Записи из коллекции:
------------------------------
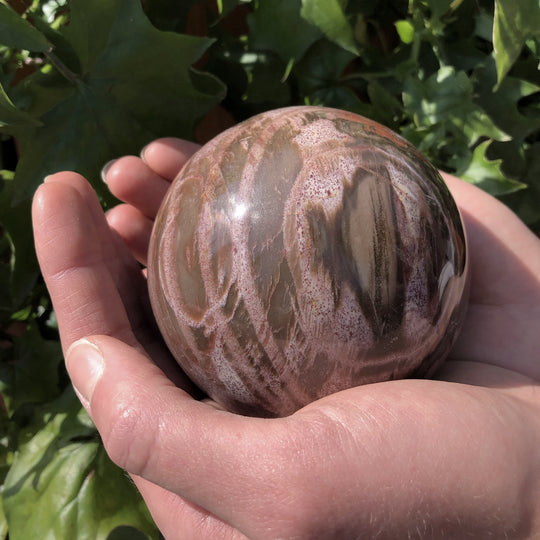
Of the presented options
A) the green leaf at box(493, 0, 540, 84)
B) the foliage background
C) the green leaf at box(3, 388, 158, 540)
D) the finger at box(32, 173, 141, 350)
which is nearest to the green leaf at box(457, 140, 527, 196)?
the foliage background

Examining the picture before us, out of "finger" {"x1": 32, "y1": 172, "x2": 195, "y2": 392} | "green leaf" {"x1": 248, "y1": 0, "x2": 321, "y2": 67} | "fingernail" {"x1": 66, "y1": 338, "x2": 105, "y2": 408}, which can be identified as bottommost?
"fingernail" {"x1": 66, "y1": 338, "x2": 105, "y2": 408}

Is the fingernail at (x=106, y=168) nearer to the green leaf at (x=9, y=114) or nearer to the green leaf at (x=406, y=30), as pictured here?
the green leaf at (x=9, y=114)

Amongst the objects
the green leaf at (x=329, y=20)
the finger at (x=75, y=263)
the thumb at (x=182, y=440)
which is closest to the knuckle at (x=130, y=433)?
the thumb at (x=182, y=440)

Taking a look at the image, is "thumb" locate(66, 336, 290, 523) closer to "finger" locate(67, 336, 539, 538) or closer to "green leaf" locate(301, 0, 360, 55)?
"finger" locate(67, 336, 539, 538)

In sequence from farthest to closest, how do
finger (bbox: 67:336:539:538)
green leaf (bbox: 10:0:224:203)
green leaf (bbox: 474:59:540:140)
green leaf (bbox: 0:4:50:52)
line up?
green leaf (bbox: 474:59:540:140) < green leaf (bbox: 10:0:224:203) < green leaf (bbox: 0:4:50:52) < finger (bbox: 67:336:539:538)

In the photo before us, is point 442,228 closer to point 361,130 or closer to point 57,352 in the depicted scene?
point 361,130

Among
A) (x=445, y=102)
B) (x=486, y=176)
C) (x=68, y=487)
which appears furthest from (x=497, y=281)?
(x=68, y=487)
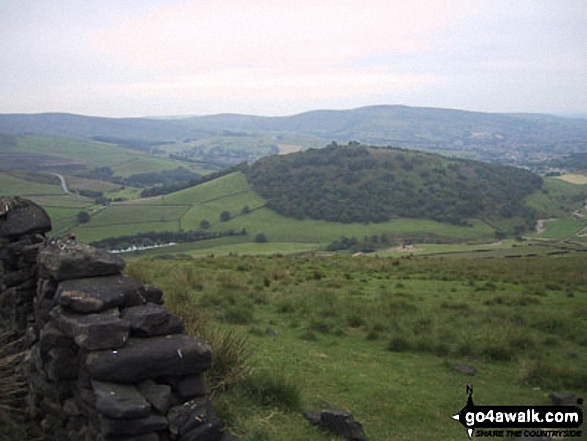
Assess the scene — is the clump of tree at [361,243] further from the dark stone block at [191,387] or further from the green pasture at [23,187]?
the dark stone block at [191,387]

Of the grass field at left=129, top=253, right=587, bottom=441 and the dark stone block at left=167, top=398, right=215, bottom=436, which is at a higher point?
the dark stone block at left=167, top=398, right=215, bottom=436

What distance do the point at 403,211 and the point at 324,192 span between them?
1972 centimetres

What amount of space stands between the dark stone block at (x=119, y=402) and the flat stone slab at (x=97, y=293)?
1.01 m

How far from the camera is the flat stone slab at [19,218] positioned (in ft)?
29.4

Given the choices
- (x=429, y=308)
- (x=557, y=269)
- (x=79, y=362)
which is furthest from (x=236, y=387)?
(x=557, y=269)

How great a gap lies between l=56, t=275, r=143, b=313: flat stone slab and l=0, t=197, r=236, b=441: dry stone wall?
0.01 metres

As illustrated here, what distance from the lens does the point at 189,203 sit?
11931cm

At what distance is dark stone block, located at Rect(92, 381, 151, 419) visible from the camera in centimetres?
532

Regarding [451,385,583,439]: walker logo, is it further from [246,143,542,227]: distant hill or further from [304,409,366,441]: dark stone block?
[246,143,542,227]: distant hill

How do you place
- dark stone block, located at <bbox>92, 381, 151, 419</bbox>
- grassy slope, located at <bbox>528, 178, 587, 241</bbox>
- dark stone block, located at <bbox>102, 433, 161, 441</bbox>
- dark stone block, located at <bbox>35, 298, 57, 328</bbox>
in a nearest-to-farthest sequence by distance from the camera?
1. dark stone block, located at <bbox>92, 381, 151, 419</bbox>
2. dark stone block, located at <bbox>102, 433, 161, 441</bbox>
3. dark stone block, located at <bbox>35, 298, 57, 328</bbox>
4. grassy slope, located at <bbox>528, 178, 587, 241</bbox>

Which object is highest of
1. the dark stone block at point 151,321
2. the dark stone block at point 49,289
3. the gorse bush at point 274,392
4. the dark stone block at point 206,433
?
the dark stone block at point 49,289

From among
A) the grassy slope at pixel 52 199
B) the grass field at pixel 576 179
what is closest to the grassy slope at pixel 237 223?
the grassy slope at pixel 52 199

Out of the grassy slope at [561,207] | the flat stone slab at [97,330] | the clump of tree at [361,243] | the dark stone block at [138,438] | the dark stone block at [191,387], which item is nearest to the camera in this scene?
the dark stone block at [138,438]

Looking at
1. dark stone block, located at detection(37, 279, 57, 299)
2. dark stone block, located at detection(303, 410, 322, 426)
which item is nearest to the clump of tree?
dark stone block, located at detection(303, 410, 322, 426)
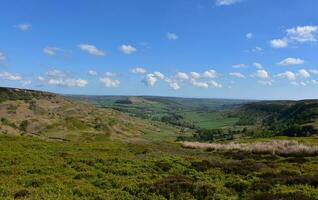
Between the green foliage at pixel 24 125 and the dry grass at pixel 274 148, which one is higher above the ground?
the dry grass at pixel 274 148

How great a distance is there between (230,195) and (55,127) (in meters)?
171

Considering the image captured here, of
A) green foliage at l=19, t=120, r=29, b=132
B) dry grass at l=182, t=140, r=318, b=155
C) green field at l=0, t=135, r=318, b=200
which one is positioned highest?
green field at l=0, t=135, r=318, b=200

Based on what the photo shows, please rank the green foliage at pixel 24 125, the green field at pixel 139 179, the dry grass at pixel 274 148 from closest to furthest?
the green field at pixel 139 179 → the dry grass at pixel 274 148 → the green foliage at pixel 24 125

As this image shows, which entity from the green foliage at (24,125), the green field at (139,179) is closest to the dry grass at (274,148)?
the green field at (139,179)

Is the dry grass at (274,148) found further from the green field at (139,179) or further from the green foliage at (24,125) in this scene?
the green foliage at (24,125)

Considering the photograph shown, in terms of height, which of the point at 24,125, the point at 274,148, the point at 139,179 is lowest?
the point at 24,125

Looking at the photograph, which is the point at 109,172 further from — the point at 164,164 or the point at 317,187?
the point at 317,187

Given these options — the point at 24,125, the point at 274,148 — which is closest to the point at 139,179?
the point at 274,148

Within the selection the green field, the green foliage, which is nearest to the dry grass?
the green field

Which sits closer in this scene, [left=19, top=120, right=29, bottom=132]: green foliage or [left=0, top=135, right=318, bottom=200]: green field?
[left=0, top=135, right=318, bottom=200]: green field

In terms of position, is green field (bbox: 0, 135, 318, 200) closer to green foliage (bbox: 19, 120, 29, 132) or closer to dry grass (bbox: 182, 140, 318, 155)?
dry grass (bbox: 182, 140, 318, 155)

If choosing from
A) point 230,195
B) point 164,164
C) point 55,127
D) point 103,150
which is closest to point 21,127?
point 55,127

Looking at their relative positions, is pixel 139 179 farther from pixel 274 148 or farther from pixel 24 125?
pixel 24 125

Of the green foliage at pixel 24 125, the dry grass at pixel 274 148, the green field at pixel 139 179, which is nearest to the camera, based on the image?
the green field at pixel 139 179
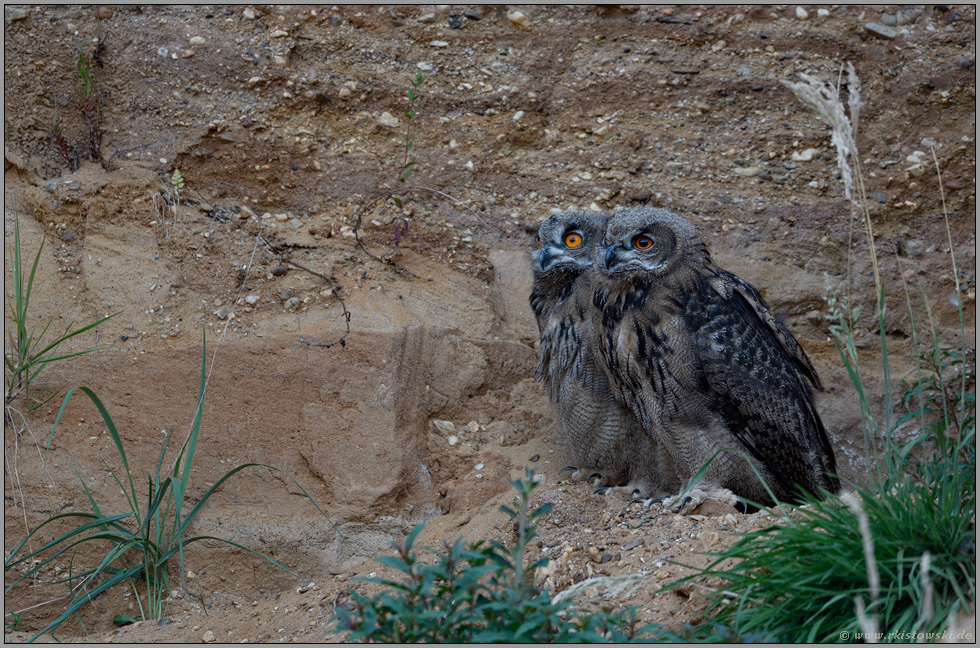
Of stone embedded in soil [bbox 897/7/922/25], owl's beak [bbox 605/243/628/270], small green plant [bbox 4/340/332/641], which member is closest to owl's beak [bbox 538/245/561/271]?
owl's beak [bbox 605/243/628/270]

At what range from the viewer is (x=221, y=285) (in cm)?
439

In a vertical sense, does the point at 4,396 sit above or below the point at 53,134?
below

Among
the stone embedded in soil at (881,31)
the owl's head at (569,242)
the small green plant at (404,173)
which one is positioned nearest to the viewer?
the owl's head at (569,242)

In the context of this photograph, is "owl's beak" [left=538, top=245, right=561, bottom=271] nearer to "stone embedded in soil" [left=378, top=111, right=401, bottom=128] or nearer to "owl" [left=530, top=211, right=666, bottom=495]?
"owl" [left=530, top=211, right=666, bottom=495]

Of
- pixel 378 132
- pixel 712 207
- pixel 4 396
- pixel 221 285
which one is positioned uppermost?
pixel 378 132

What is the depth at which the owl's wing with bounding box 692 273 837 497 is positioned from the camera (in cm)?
352

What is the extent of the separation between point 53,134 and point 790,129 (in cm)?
476

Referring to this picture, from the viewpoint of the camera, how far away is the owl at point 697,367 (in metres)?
3.54

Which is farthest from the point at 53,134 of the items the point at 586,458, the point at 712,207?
the point at 712,207

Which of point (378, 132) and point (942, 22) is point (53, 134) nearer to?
point (378, 132)

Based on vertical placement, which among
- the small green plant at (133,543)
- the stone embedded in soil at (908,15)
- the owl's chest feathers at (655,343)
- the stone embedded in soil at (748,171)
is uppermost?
the stone embedded in soil at (908,15)

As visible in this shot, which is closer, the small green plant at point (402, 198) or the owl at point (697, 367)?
the owl at point (697, 367)

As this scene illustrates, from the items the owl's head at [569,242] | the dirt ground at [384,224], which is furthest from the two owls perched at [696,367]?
the dirt ground at [384,224]

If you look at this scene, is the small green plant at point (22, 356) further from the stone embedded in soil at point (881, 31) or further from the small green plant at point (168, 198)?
the stone embedded in soil at point (881, 31)
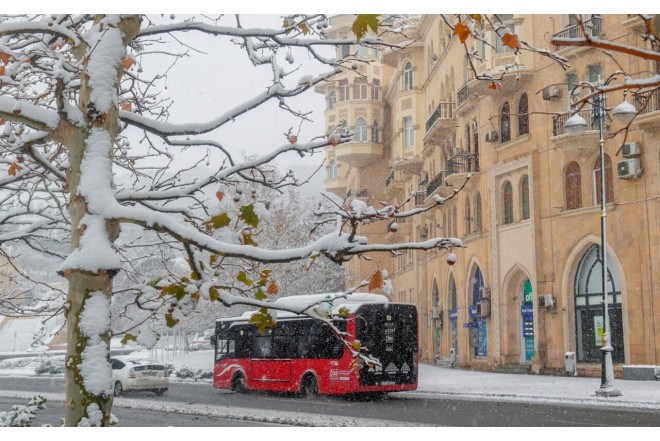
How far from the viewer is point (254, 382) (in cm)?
1744

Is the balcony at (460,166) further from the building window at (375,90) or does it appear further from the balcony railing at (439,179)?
the building window at (375,90)

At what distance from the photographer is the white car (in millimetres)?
18031

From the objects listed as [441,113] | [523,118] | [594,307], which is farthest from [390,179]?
[523,118]

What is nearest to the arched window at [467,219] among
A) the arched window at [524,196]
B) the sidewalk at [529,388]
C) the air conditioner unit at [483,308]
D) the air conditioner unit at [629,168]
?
the arched window at [524,196]

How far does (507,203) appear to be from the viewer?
739 inches

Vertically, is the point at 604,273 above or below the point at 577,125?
below

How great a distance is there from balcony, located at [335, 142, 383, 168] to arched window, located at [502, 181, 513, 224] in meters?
6.01

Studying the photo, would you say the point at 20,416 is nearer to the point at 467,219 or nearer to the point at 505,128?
the point at 467,219

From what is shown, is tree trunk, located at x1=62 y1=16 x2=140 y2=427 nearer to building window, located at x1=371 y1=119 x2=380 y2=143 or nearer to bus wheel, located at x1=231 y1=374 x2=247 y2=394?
building window, located at x1=371 y1=119 x2=380 y2=143

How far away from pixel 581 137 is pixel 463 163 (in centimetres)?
290

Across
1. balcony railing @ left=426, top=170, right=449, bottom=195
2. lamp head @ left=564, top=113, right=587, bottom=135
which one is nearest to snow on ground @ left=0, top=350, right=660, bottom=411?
balcony railing @ left=426, top=170, right=449, bottom=195

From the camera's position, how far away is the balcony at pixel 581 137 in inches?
578

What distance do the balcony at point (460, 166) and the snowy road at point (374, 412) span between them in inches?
161
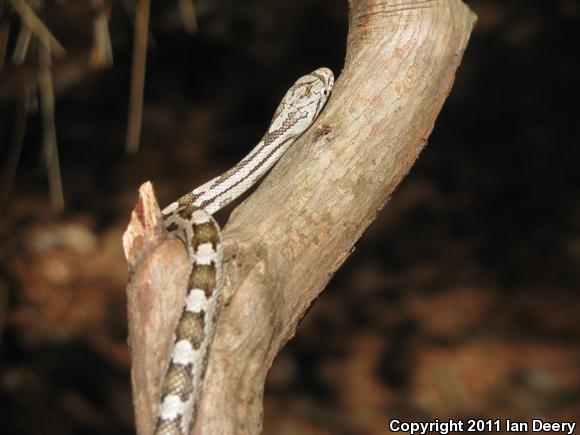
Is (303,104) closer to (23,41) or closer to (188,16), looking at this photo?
(23,41)

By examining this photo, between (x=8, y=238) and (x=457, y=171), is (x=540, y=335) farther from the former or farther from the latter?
(x=8, y=238)

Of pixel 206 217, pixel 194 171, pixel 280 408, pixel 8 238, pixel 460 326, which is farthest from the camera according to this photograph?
pixel 194 171

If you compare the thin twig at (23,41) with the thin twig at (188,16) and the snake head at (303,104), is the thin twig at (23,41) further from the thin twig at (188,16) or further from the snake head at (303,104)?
the thin twig at (188,16)

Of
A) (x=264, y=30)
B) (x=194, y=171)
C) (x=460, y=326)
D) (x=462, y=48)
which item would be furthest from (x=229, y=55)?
(x=462, y=48)

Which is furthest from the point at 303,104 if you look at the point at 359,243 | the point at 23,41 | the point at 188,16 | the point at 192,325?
the point at 359,243

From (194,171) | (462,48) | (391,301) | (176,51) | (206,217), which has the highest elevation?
(176,51)

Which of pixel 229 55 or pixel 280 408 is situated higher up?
pixel 229 55

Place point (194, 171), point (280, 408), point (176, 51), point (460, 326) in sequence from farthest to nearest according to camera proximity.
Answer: point (176, 51)
point (194, 171)
point (460, 326)
point (280, 408)
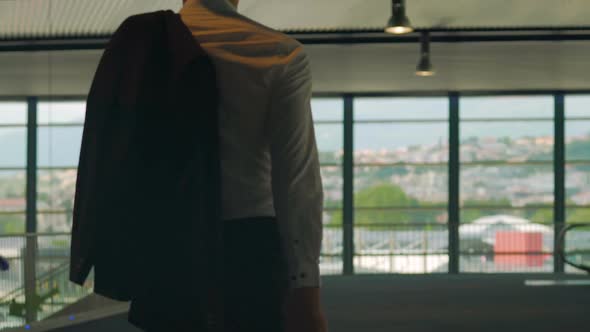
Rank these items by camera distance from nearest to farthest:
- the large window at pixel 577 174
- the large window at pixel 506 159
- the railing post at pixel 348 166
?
1. the large window at pixel 506 159
2. the large window at pixel 577 174
3. the railing post at pixel 348 166

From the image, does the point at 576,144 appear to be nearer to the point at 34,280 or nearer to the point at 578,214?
the point at 578,214

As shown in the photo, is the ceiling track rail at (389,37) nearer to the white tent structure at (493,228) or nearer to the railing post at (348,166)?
the white tent structure at (493,228)

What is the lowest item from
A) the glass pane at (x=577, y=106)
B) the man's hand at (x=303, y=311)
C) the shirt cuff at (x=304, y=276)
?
the man's hand at (x=303, y=311)

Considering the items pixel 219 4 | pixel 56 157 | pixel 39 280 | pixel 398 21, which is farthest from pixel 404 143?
pixel 219 4

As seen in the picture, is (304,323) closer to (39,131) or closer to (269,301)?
(269,301)

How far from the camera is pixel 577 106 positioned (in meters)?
18.0

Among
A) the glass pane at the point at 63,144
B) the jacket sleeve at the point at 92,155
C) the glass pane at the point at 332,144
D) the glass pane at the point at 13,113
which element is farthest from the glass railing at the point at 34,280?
the glass pane at the point at 332,144

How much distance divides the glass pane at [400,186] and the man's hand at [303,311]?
16517mm

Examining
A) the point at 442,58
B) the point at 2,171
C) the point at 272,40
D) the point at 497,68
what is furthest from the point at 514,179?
the point at 272,40

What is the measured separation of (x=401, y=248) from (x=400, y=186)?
8.21 ft

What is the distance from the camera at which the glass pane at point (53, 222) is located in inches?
644

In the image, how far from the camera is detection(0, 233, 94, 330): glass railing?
678 centimetres

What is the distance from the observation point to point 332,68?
------------------------------
Пожалуйста, извлеките из записей все строки, где встречается слово «inches». Регистр букв учитывается.

РЕШЕНИЕ:
739 inches
From the camera's position, how far away is the balcony at pixel 581 137 in inches?
What distance do the balcony at point (460, 166) and the snowy road at point (374, 412) span between them in inches?
What is the distance from the camera at which the glass pane at point (53, 222) is located in inches?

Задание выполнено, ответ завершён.